A project scaffold might actually be better defined via a package like usethis

gwaybio commented 4 years ago

Yes, this is exactly as I envision it. The scaffold template will store instructions on how to initialize and update the workflow submodule.

I've never used usethis before so I don't know how the scaffold would work using it. Is it easy to update versions of the workflow module and is the commit hash explicit in usethis? This is the advantage of git submodules, but maybe usethis includes these advantages and more.

shntnu commented 4 years ago

I've never used usethis before so I don't know how the scaffold would work using it. Is it easy to update versions of the workflow module and is the commit hash explicit in usethis? This is the advantage of git submodules, but maybe usethis includes these advantages and more.

A clarification to make sure we are on the same page

We'd need to create a package like usethis; the current package serves a very specific need (creating R packages, although the scope has expanded now).

So what I was proposing is that instead of codifying the project structure via a template, we could instead do it via a package; this would increase flexibility (you can pick and choose what aspects of the template you want to use) and would not be GitHub / git dependent. However it is certainly a lot more work! Now that I write this out, I think we should stick with GitHub templates for implementing project scaffolds. We'd rather spend that energy on implementing workflow submodules efficiently. We certainly don't want to end up reinventing a complete workflow system :)
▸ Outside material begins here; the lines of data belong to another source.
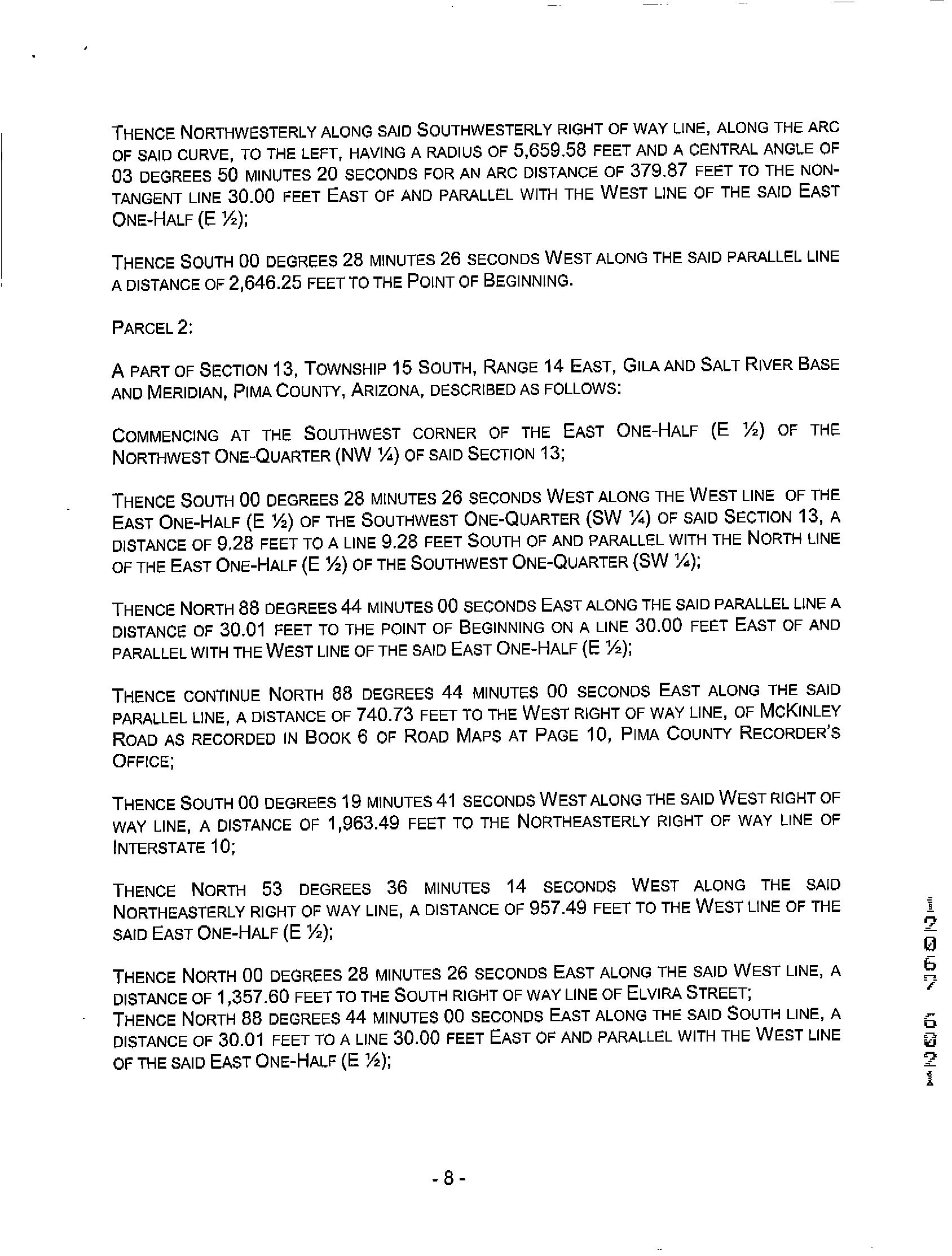 THENCE NORTHWESTERLY ALONG SAID SOUTHWESTERLY RIGHT OF WAY LINE, ALONG THE ARC OF SAID CURVE, TO THE LEFT, HAVING A RADIUS OF 5,659.58 FEET AND A CENTRAL ANGLE OF 03 DEGREES 50 MINUTES 20 SECONDS FOR AN ARC DISTANCE OF 379.87 FEET TO THE NON-TANGENT LINE 30.00 FEET EAST OF AND PARALLEL WITH THE WEST LINE OF THE SAID EAST ONE-HALF (E ½);

THENCE SOUTH 00 DEGREES 28 MINUTES 26 SECONDS WEST ALONG THE SAID PARALLEL LINE A DISTANCE OF 2,646.25 FEET TO THE POINT OF BEGINNING.

PARCEL 2:

A PART OF SECTION 13, TOWNSHIP 15 SOUTH, RANGE 14 EAST, GILA AND SALT RIVER BASE AND MERIDIAN, PIMA COUNTY, ARIZONA, DESCRIBED AS FOLLOWS:

COMMENCING AT THE SOUTHWEST CORNER OF THE EAST ONE-HALF (E ½) OF THE NORTHWEST ONE-QUARTER (NW ¼) OF SAID SECTION 13;

THENCE SOUTH 00 DEGREES 28 MINUTES 26 SECONDS WEST ALONG THE WEST LINE OF THE EAST ONE-HALF (E ½) OF THE SOUTHWEST ONE-QUARTER (SW ¼) OF SAID SECTION 13, A DISTANCE OF 9.28 FEET TO A LINE 9.28 FEET SOUTH OF AND PARALLEL WITH THE NORTH LINE OF THE EAST ONE-HALF (E ½) OF THE SOUTHWEST ONE-QUARTER (SW ¼);

THENCE NORTH 88 DEGREES 44 MINUTES 00 SECONDS EAST ALONG THE SAID PARALLEL LINE A DISTANCE OF 30.01 FEET TO THE POINT OF BEGINNING ON A LINE 30.00 FEET EAST OF AND PARALLEL WITH THE WEST LINE OF THE SAID EAST ONE-HALF (E ½);

THENCE CONTINUE NORTH 88 DEGREES 44 MINUTES 00 SECONDS EAST ALONG THE SAID PARALLEL LINE, A DISTANCE OF 740.73 FEET TO THE WEST RIGHT OF WAY LINE, OF MCKINLEY ROAD AS RECORDED IN BOOK 6 OF ROAD MAPS AT PAGE 10, PIMA COUNTY RECORDER'S OFFICE;

THENCE SOUTH 00 DEGREES 19 MINUTES 41 SECONDS WEST ALONG THE SAID WEST RIGHT OF WAY LINE, A DISTANCE OF 1,963.49 FEET TO THE NORTHEASTERLY RIGHT OF WAY LINE OF INTERSTATE 10;

THENCE NORTH 53 DEGREES 36 MINUTES 14 SECONDS WEST ALONG THE SAID NORTHEASTERLY RIGHT OF WAY LINE, A DISTANCE OF 957.49 FEET TO THE WEST LINE OF THE SAID EAST ONE-HALF (E ½);

THENCE NORTH 00 DEGREES 28 MINUTES 26 SECONDS EAST ALONG THE SAID WEST LINE, A DISTANCE OF 1,357.60 FEET TO THE SOUTH RIGHT OF WAY LINE OF ELVIRA STREET;
THENCE NORTH 88 DEGREES 44 MINUTES 00 SECONDS EAST ALONG THE SAID SOUTH LINE, A DISTANCE OF 30.01 FEET TO A LINE 30.00 FEET EAST OF AND PARALLEL WITH THE WEST LINE OF THE SAID EAST ONE-HALF (E ½);

12067 6021

- 8 -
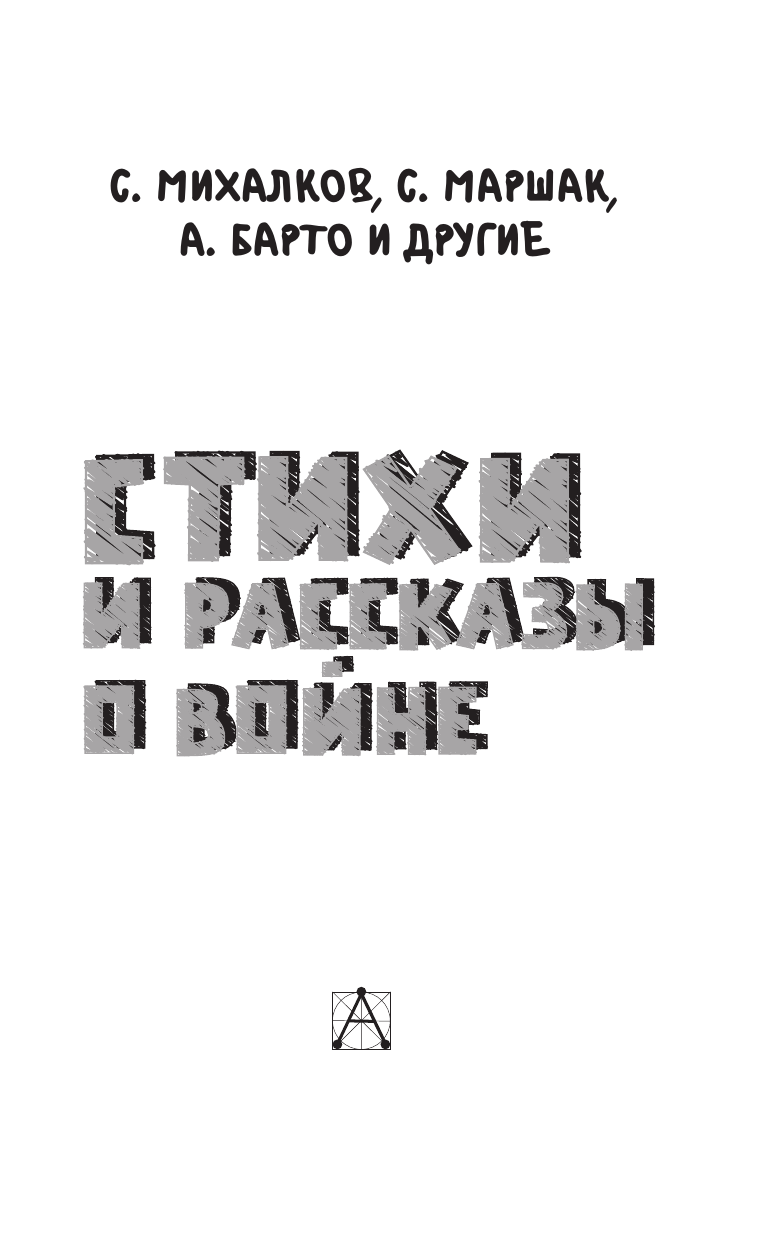 С. МИХАЛКОВ, С. МАРШАК, А. БАРТО И ДРУГИЕ

СТИХИ И РАССКАЗЫ О ВОЙНЕ

А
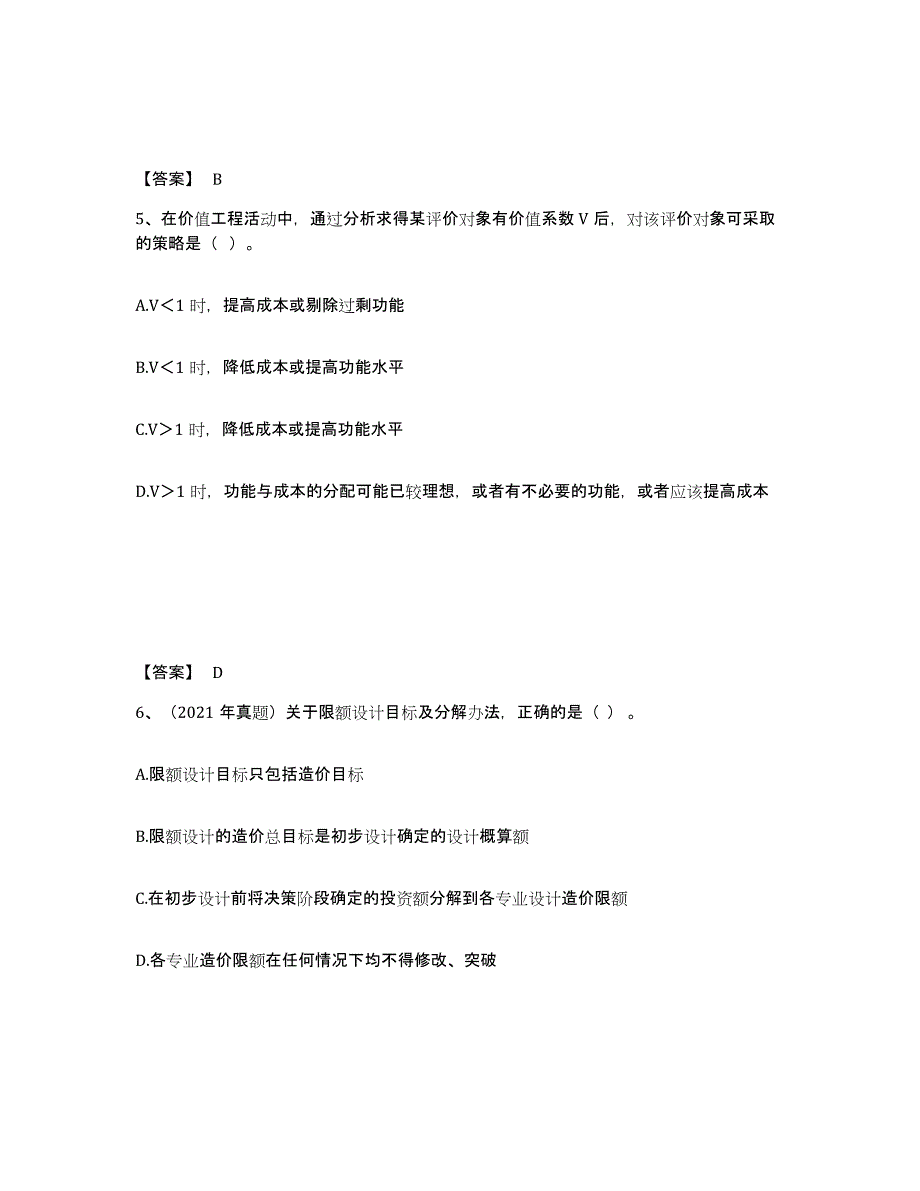 【答案】 B

5、在价值工程活动中，通过分析求得某评价对象有价值系数 V 后，对该评价对象可采取的策略是（ ）。

A.V＜1 时，提高成本或剔除过剩功能

B.V＜1 时，降低成本或提高功能水平

C.V＞1 时，降低成本或提高功能水平

D.V＞1 时，功能与成本的分配可能已较理想，或者有不必要的功能，或者应该提高成本

【答案】 D

6、（2021 年真题）关于限额设计目标及分解办法，正确的是（ ）。

A.限额设计目标只包括造价目标

B.限额设计的造价总目标是初步设计确定的设计概算额

C.在初步设计前将决策阶段确定的投资额分解到各专业设计造价限额

D.各专业造价限额在任何情况下均不得修改、突破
gwaybio commented 4 years ago

So what I was proposing is that instead of codifying the project structure via a template, we could instead do it via a package; this would increase flexibility (you can pick and choose what aspects of the template you want to use) and would not be GitHub / git dependent. However it is certainly a lot more work! Now that I write this out, I think we should stick with GitHub templates for implementing project scaffolds. We'd rather spend that energy on implementing workflow submodules efficiently. We certainly don't want to end up reinventing a complete workflow system :)

Thanks for these thoughts @shntnu - I agree and am on board! The package idea is intriguing and could be something we keep in the back of our thoughts.

gwaybio commented 4 years ago

closing in favor of the submodule approach in https://github.com/broadinstitute/pooled-cell-painting-profiling-template

Indeed a package would be super (and much more easily distributed) so it'll be great to refer back to this issue once we revisit.